◆ **OPDRACHT 1**:
Beantwoord de volgende vragen over het fragment over doubleren.
(a) Welk bedrag staat tussen haakjes bij het nadeel dat blijven zitten geld kost?
(b) Onder welk kopje bij de voordelen staat dat de stof steeds moeilijker wordt?
(c) Waarom is volgens het fragment geen experimenteel onderzoek naar de effecten van blijven zitten mogelijk?

Voordelen van doubleren
- Homogene groepen: je zorgt ervoor dat het niveau binnen de groep evenwichtig blijft.
- De beste zijn: Als je blijft zitten krijg je als kind een beetje het gevoel dat je de beste bent, want je
hebt het al eens eerder gehad.
- Hard werken: je kan ook het gevoel krijgen dat je harder moet werken, omdat je al eens bent
blijven zitten en dat niet nogmaals wilt doen.
- Stof bouwt op: het wordt alleen maar moeilijker en moeilijker. Als de basis niet voldoende is, dan
kan je beter een jaartje blijven.
Nadelen van doubleren
- Het kost geld (10.000): het kost veel om een heel extra jaar te moeten volgen.
- Vrienden zijn weg: alle vrienden die je maakt in de klas gaan door en jij blijft zitten. Waarom
kunnen mijn vrienden het wel en ik niet?
- Veel herhalen: je zal het hele jaar opnieuw moeten doen. In een heel jaar heb je niet niks opgepikt,
dus er zit veel herhaling in (wat als saai kan worden ervaren)
- Stressvol: de constante druk dat je moet blijven zitten kan als stressvol worden ervaren.
Wat zijn dan de effecten van blijven zitten?
Het is moeilijk om de effecten van blijven zitten te onderzoeken. Je kan niet zomaar kinderen selecteren (jij
blijft zitten en jij niet) omdat dat effect heeft op het kind. Er is dus geen experimenteel onderzoek mogelijk.

Records met scènevragen:
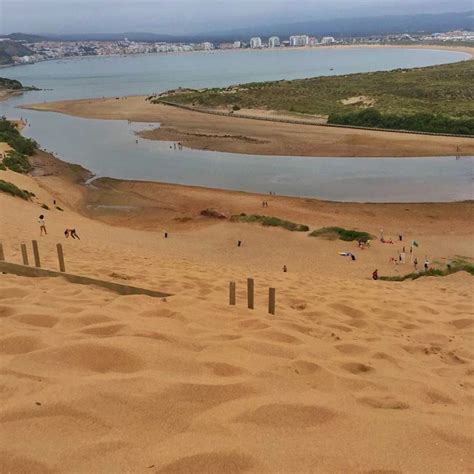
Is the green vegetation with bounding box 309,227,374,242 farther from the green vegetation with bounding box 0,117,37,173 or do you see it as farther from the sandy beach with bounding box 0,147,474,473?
the green vegetation with bounding box 0,117,37,173

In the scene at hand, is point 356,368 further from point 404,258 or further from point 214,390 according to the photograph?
point 404,258

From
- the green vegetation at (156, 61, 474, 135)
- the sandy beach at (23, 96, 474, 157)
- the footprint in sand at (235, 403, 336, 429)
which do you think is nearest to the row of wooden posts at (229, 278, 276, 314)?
the footprint in sand at (235, 403, 336, 429)

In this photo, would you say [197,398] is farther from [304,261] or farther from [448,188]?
[448,188]

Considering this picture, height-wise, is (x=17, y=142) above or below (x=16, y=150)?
above

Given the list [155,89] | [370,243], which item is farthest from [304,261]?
[155,89]

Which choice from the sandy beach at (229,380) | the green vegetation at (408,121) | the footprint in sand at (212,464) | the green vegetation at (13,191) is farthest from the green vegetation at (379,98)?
the footprint in sand at (212,464)

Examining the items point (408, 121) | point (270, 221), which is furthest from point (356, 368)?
point (408, 121)

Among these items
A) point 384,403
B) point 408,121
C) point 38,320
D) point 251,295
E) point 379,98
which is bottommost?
point 408,121
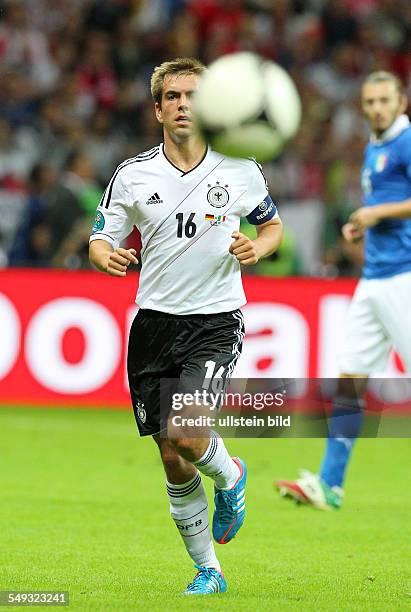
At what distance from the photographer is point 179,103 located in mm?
5461

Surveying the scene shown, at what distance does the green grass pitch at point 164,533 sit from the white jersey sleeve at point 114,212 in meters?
1.56

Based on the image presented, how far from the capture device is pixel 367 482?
366 inches

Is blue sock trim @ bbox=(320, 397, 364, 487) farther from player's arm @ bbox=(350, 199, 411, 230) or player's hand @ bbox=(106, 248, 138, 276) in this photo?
player's hand @ bbox=(106, 248, 138, 276)

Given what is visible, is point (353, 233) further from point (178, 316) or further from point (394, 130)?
point (178, 316)

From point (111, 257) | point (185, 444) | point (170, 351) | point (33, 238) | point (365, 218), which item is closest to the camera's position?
point (185, 444)

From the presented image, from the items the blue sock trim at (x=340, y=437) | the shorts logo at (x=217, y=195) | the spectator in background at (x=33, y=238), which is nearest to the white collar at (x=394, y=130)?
the blue sock trim at (x=340, y=437)

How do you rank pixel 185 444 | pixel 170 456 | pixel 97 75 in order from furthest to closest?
pixel 97 75, pixel 170 456, pixel 185 444

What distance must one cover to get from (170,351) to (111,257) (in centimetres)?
52

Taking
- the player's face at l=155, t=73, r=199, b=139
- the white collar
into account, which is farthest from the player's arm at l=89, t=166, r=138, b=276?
the white collar

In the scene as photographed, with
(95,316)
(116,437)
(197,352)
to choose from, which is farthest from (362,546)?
(95,316)

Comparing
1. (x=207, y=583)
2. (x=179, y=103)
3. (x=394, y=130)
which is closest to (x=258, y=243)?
(x=179, y=103)

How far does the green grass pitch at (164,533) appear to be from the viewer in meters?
5.43

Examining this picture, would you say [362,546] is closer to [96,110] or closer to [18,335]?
[18,335]

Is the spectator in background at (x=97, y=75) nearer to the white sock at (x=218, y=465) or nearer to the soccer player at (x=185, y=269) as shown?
the soccer player at (x=185, y=269)
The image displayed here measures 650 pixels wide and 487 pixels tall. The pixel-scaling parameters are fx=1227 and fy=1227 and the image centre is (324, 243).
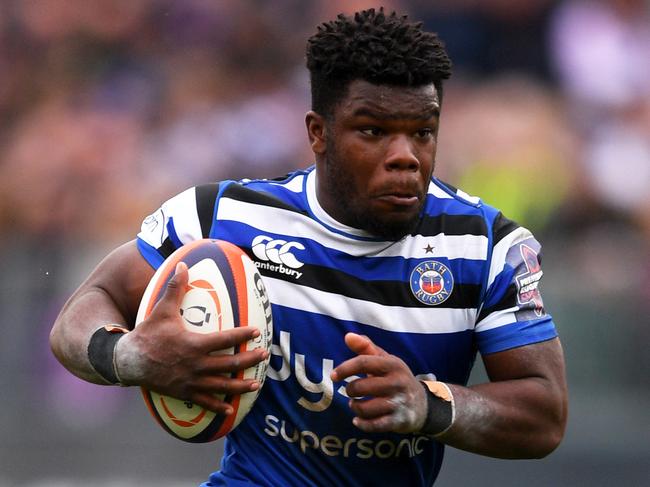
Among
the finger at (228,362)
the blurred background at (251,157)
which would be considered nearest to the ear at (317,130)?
the finger at (228,362)

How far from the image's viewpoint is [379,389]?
3.52 meters

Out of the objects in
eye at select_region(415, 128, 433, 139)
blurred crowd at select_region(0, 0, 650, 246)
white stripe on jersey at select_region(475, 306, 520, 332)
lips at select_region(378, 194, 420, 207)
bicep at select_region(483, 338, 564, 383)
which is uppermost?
blurred crowd at select_region(0, 0, 650, 246)

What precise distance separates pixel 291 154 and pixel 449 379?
224 inches

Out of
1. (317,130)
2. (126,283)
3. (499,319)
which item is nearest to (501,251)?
(499,319)

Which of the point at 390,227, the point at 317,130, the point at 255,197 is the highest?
the point at 317,130

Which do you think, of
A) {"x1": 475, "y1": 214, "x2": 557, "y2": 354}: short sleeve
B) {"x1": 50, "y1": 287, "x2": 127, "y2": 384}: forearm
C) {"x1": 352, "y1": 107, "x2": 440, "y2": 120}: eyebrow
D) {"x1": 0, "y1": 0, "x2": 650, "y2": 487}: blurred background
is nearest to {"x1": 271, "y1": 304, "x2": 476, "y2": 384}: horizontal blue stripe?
{"x1": 475, "y1": 214, "x2": 557, "y2": 354}: short sleeve

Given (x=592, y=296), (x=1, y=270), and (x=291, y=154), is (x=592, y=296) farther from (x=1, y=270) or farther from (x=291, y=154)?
(x=1, y=270)

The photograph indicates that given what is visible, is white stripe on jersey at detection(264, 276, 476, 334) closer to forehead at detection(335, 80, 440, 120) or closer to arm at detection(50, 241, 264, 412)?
arm at detection(50, 241, 264, 412)

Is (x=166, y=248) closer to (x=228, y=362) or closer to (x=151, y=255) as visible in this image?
→ (x=151, y=255)

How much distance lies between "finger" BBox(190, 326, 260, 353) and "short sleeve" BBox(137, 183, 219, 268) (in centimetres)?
60

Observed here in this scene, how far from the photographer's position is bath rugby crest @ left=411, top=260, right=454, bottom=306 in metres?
4.09

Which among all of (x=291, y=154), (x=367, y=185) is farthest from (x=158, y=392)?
(x=291, y=154)

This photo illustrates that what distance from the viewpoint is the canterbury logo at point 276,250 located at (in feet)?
13.6

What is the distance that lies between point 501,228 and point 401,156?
54 centimetres
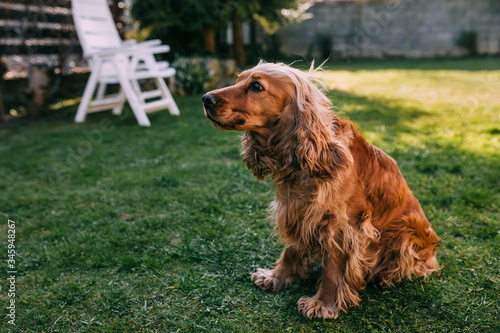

◆ **OPDRACHT 2**:
Schrijf uit de records alles over, van de regel met "The photograph indicates" tot en met het einde van de records. Laat de afbeeldingen weg.

◆ **UITWERKING 1**:
(a) 10.000
(b) Stof bouwt op
(c) Je kunt niet zomaar kinderen selecteren die wel of niet blijven zitten, omdat dat effect heeft op het kind.

◆ **UITWERKING 2**:
The photograph indicates that given what is visible, is white stripe on jersey at detection(264, 276, 476, 334) closer to forehead at detection(335, 80, 440, 120) or closer to arm at detection(50, 241, 264, 412)?
arm at detection(50, 241, 264, 412)

Is (x=166, y=248) closer to (x=228, y=362) or closer to (x=151, y=255) as visible in this image?
→ (x=151, y=255)

How much distance lies between "finger" BBox(190, 326, 260, 353) and "short sleeve" BBox(137, 183, 219, 268) (in centimetres)?
60

Observed here in this scene, how far from the photographer's position is bath rugby crest @ left=411, top=260, right=454, bottom=306 in metres?
4.09

Which among all of (x=291, y=154), (x=367, y=185) is farthest from (x=158, y=392)?
(x=291, y=154)

This photo illustrates that what distance from the viewpoint is the canterbury logo at point 276,250 located at (in feet)?
13.6

What is the distance that lies between point 501,228 and point 401,156?
54 centimetres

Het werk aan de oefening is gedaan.